++++ Фрагмент документа

В этот момент я подумал: «Провалиться бы сквозь землю». И Мария Эухения, должно быть, подумала то же самое. Но разве мог я признаться, что не умею плавать, перед этой толпой людей, заполнивших пляж, для которых я был само мужское совершенство?
Это был как раз очень подходящий случай, чтобы на практике применить один из своих основных принципов и отказаться плыть. Потому что я не умел плавать.
Тем не менее, к своему собственному удивлению и перед изумленным взглядом испуганной Марии Эухении, опасающейся худшего, я снял с себя майку. В то время как мое сердце отстукивало тысячу ударов в секунду, я поприветствовал людей, с восхищением смотревших на своего идола, облаченного в минимум одежды, которую представлял собой мой купальный костюм, и очертя голову бросился в воду!
Лучше умереть, чем стать посмешищем.
Я почувствовал окружившее меня со всех сторон море, и заметил, что Мария Эухениа сразу же бросилась вслед за мной. (Как впоследствии она рассказывала, и при этом мы оба умирали от смеха, ее единственной мыслью в тот момент было то, что я мог утонуть, и что ей нужно будет сделать все возможное и невозможное, чтобы спасти меня.)
Но я не утонул. Я плыл, плыл, плыл. Не спрашивайте меня, как, но я доплыл до самой яхты господина президента Соединенных Штатов Мексики.

++++++++
++++ Предоставленные строки

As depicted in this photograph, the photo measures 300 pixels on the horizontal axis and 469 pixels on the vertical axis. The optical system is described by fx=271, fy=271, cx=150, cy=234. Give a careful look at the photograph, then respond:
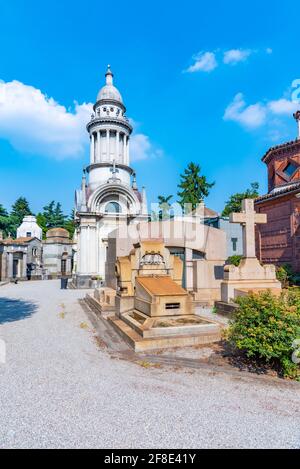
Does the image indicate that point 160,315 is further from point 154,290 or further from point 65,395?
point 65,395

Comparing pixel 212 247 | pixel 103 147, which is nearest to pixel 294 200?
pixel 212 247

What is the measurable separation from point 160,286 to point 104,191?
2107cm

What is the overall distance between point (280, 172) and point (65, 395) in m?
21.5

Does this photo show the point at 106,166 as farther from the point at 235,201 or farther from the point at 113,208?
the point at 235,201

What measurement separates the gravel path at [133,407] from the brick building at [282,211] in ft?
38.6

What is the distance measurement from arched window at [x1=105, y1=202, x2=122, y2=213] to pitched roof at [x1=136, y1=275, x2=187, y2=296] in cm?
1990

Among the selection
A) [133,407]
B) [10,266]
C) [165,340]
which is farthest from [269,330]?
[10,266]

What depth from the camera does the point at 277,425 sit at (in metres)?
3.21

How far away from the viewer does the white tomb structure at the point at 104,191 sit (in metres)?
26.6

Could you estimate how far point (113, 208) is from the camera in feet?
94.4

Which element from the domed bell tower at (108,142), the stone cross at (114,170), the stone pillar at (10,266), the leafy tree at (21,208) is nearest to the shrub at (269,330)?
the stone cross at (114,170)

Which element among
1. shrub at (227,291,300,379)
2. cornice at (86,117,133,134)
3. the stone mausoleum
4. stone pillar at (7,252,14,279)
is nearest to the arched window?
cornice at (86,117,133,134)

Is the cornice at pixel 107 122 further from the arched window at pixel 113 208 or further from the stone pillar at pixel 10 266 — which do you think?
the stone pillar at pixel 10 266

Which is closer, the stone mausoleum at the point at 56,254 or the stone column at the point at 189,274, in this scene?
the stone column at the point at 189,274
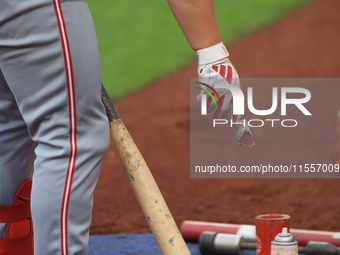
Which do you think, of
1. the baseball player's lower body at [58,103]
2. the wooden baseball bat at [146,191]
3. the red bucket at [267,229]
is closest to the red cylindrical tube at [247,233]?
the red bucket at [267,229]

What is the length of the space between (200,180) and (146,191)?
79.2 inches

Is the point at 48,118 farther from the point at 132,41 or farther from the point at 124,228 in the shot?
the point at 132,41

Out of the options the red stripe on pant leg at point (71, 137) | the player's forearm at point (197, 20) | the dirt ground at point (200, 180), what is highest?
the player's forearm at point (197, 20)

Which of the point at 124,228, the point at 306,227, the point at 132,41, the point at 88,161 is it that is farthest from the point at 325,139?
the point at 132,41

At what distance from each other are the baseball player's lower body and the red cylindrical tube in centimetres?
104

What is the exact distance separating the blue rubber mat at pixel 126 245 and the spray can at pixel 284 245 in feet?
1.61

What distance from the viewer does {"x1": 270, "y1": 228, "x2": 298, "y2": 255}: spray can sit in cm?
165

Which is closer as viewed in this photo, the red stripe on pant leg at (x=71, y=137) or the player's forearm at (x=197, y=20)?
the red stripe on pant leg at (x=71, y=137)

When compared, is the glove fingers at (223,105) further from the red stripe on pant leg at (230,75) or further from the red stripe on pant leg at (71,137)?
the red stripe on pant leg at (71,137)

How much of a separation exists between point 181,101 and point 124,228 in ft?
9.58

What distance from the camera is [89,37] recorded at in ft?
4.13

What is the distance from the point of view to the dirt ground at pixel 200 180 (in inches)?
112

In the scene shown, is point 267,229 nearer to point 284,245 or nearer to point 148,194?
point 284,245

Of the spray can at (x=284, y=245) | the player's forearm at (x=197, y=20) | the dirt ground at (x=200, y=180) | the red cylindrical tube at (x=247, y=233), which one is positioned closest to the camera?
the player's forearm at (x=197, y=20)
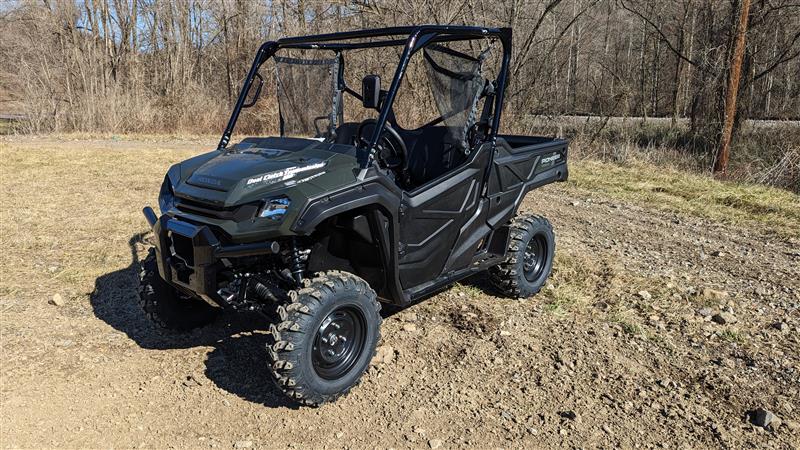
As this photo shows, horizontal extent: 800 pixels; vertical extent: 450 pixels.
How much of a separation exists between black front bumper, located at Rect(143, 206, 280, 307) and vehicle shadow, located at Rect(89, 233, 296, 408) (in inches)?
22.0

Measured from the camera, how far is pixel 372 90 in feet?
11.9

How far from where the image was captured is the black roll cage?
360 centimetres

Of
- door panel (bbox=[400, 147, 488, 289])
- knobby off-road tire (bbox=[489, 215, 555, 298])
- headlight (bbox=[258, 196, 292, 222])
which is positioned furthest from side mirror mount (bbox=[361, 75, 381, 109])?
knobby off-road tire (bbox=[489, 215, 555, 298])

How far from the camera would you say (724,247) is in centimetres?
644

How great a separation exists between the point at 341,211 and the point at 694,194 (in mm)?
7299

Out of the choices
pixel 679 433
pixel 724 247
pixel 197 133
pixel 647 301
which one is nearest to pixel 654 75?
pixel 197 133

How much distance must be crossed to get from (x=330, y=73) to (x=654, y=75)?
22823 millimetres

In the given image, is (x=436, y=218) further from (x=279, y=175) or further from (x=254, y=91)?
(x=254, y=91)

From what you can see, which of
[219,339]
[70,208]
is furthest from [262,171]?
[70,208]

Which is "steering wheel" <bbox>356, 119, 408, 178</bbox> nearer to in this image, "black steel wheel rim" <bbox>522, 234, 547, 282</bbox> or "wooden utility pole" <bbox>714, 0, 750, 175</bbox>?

++++++++

Задания ▸
1. Определите, соответствуют ли отрывку о заплыве к яхте утверждения (а), (б) и (в). Ответьте «да» или «нет» и приведите точную цитату из отрывка, которая это подтверждает. (а) Рассказчик умел плавать. (б) Мария Эухения бросилась в воду вслед за рассказчиком. (в) Рассказчик утонул.
2. До чьей яхты, согласно отрывку о заплыве к яхте, доплыл рассказчик?
3. Продолжите отрывок о заплыве к яхте несколькими предложениями, начиная сразу после его последней фразы.
Строки здесь не используются.

Ответы к упражнению ▸
1.
(а) Нет: «Потому что я не умел плавать».
(б) Да: «заметил, что Мария Эухениа сразу же бросилась вслед за мной».
(в) Нет: «Но я не утонул».

2. До яхты господина президента Соединенных Штатов Мексики.

3.
Ошеломленный, не веря в то, что произошло, напуганный собственной глупостью, лишь только ощутив под ногами дерево палубы яхты… я буквально рухнул на пол. Почти как в отеле на Пигаль, после того, как я побил мировой рекорд по потреблению джина, выпив, словно воду, несколько фужеров подряд.
Я упал в обморок перед моими изумленными гостеприимными хозяевами, которые приписали это тому, что я перегрелся на солнце, или накопившейся усталости от чрезмерной работы. Но это было не так: я упал в обморок от ужаса. Ужаса от осознания того, что сделал невозможное и, тем не менее, я это сделал.
Без какого-либо преувеличения, весь этот день я проболел, закрывшись в каюте. Содрогаясь, словно в лихорадке, и не находя этому никакого объяснения. Как если бы вдруг поехал на велосипеде, или поскакал бы верхом на лошади, никогда до этого на них не садясь. Чудо необходимости.
Представляю, как Мария Эухениа крестилась на палубе, пытаясь объяснить себе то, что не поддавалось никакому объяснению. Я знал, что она плыла вслед за мной, ожидая, что я мог утонуть с минуты на минуту. Но этого не произошло, и, кроме того, я добрался до яхты первым.
Первым из всей нашей процессии. Плыл, как рыба, говорили все присутствовавшие свидетели. Как рыба! Меня до сих пор иногда спрашивают, каким стилем я преодолел этот путь: брассом, на спине, кролем, баттерфляем или каким-то еще. Я всегда отвечаю, пожимая плечами, говоря самому себе: «Какой еще может быть стиль! Это стиль Рафаэль!»
Лежа едва живой в каюте и проклиная свое свободное воскресенье, я снова и снова, как припев, повторял молитву: «Господи, огради меня от самого себя. Чтобы следующий раз не стал последним. Господи, забери у меня эту чашу безрассудства».
В то время я, отбросив все сомнения, осознал, что мое место на земле, на которой я должен твердо стоять обеими ногами, что яхта — это не мое. Мое — это сцена, или съемочные площадки, студии звукозаписи, и телеэкраны. Мое место рядом с Авой Гарднер, среди восторженных криков моих фанов, на обложках или первых полосах журналов и газет.
В море — никогда. И тем более вплавь!
Мария Эухения Эскривá тому свидетель.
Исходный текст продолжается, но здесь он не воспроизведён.